---------- SUPPLIED PASSAGE
09/13/2025
The Motor Cop
He writes tickets to everybody and thinks all chicks love him. He learned to write his quota, in other words “daily goals,” of 10 tickets by 9 am. He starts his day at 5am from his garage in a neighboring city while the motorcycle is on, essentially screaming over the radio that he is “in-service.” This sends a jolt of adrenaline to the sleepy graveyard officers who think they just heard an “Officer Needs Assistance-Emergency” call. He annoys the crap out of everyone else on the radio by having complete disregard for anyone else’s radio traffic by broadcasting traffic stops and running plates.
Breakfast is at 7am, by 10am his “goals” are met so he can screw off the rest of the day. 10am is the first workout. Lunch at 12:30pm. 2nd workout at 2pm then it’s off duty at 3pm.
“Training rides” to towns a hundred miles away while posing for cheesy pictures at important monuments.
--------------------
---------- SUPPLIED ENTRIES
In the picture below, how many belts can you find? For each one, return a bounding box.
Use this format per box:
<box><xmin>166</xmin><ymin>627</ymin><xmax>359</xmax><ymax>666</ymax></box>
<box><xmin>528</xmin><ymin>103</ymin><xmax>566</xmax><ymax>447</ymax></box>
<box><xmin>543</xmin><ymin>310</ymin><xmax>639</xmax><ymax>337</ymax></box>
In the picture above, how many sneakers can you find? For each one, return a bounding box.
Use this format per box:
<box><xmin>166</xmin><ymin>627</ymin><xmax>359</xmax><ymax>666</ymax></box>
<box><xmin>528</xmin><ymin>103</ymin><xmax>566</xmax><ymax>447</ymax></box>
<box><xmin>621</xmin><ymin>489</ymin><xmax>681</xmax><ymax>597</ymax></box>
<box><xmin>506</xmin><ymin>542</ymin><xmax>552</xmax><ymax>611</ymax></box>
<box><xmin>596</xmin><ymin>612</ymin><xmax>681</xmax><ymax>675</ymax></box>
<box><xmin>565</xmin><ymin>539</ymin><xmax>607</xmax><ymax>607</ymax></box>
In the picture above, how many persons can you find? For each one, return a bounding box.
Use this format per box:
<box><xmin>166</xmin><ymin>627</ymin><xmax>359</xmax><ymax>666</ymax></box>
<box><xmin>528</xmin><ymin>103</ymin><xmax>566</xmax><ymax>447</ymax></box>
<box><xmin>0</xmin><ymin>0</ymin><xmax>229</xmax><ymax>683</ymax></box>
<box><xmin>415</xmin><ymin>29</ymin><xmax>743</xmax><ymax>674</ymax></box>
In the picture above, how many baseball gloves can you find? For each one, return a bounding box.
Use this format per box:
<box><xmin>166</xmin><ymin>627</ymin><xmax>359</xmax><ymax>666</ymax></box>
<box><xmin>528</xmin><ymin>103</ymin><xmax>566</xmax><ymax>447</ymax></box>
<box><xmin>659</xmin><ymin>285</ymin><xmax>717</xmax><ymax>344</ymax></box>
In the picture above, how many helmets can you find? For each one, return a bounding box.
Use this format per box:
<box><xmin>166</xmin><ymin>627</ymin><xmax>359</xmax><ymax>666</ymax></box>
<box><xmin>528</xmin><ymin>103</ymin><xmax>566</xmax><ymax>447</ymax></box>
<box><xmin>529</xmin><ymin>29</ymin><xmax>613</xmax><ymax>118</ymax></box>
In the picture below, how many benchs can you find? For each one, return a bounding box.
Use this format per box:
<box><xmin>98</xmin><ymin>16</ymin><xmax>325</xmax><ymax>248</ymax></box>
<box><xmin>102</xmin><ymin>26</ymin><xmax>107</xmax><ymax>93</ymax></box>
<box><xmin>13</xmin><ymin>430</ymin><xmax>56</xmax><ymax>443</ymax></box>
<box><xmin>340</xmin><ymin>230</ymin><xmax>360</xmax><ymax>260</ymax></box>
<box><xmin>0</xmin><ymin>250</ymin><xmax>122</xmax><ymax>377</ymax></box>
--------------------
---------- SUPPLIED ENTRIES
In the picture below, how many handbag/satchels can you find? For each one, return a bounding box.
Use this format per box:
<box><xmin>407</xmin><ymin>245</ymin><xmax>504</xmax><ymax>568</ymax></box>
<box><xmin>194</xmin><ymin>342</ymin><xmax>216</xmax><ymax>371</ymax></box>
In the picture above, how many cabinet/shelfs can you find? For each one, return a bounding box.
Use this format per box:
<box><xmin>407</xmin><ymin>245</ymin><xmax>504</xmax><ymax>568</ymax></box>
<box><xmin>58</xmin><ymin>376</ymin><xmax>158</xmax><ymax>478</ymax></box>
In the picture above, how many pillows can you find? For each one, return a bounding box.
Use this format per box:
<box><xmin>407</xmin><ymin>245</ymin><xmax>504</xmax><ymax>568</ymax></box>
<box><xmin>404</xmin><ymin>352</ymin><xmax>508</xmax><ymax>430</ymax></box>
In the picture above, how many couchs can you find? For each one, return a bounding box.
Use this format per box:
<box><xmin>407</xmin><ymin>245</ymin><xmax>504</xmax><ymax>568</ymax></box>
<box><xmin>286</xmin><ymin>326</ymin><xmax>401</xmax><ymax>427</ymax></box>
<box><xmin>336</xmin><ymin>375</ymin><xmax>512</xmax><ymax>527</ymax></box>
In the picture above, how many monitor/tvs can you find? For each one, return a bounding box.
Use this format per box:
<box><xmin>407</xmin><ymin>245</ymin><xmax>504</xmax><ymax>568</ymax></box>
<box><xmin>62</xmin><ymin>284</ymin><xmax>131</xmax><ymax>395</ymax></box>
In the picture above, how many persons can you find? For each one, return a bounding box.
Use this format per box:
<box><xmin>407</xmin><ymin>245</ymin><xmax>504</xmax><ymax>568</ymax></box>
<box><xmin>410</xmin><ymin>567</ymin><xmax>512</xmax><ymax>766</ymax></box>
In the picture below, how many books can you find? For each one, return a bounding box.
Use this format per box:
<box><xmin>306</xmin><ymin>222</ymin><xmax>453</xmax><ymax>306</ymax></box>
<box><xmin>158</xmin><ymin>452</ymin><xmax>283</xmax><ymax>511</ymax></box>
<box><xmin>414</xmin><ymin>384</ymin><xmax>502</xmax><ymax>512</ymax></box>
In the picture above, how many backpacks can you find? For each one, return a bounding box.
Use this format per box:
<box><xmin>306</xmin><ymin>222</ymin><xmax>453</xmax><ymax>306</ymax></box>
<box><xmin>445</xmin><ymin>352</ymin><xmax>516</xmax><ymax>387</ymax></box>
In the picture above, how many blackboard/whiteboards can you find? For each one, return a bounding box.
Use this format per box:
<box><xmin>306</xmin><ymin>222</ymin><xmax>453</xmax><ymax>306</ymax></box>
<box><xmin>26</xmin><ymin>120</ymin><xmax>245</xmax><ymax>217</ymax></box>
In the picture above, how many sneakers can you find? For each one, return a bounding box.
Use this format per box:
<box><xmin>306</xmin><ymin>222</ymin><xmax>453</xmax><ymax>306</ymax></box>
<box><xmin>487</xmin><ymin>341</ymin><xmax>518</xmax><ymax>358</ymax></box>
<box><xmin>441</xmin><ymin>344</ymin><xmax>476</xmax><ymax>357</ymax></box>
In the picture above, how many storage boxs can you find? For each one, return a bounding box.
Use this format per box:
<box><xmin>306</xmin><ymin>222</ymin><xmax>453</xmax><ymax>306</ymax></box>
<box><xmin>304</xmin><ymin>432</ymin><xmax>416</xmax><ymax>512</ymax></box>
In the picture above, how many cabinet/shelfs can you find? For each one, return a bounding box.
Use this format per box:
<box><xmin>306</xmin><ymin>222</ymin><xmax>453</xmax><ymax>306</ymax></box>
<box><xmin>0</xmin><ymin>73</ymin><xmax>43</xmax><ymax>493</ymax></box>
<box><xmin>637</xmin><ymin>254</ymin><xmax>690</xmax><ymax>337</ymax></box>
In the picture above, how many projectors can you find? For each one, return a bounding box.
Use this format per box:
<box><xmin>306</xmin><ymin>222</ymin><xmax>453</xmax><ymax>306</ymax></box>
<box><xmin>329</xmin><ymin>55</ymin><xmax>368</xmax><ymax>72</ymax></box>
--------------------
#### ACTIVITIES:
1) Could you repeat the stretch of the motor cop piece from "Breakfast is at" through "at important monuments.", switching "Lunch" to "Dinner"?
2) Can you continue the motor cop piece from where it stops?
These items have no connection to the motor cop piece.

#### ANSWERS PROVIDED:
1)
Breakfast is at 7am, by 10am his “goals” are met so he can screw off the rest of the day. 10am is the first workout. Dinner at 12:30pm. 2nd workout at 2pm then it’s off duty at 3pm.
“Training rides” to towns a hundred miles away while posing for cheesy pictures at important monuments.

2)
During his shift you can find him riding by offices with mirrored windows so he can check him self out. He does this several times a day and often gets aroused by his own reflection. He refers to the degenerate Patrol Cops as “Car Cops.” ie “Can I get a car cop to my traffic stop? She wants to report a 3 week old property crime!”
If violators were “Adam Henrys” he would add a circle with a dot in the center in his notes to remind him later, if he went to court, of the person’s demeanor
Upon graduation from Motorcycle School, he got the coveted “LBR” tattoo (“Look Bitchin’ Riding”) or the “Motor Wings and Wheel” on the small of his back.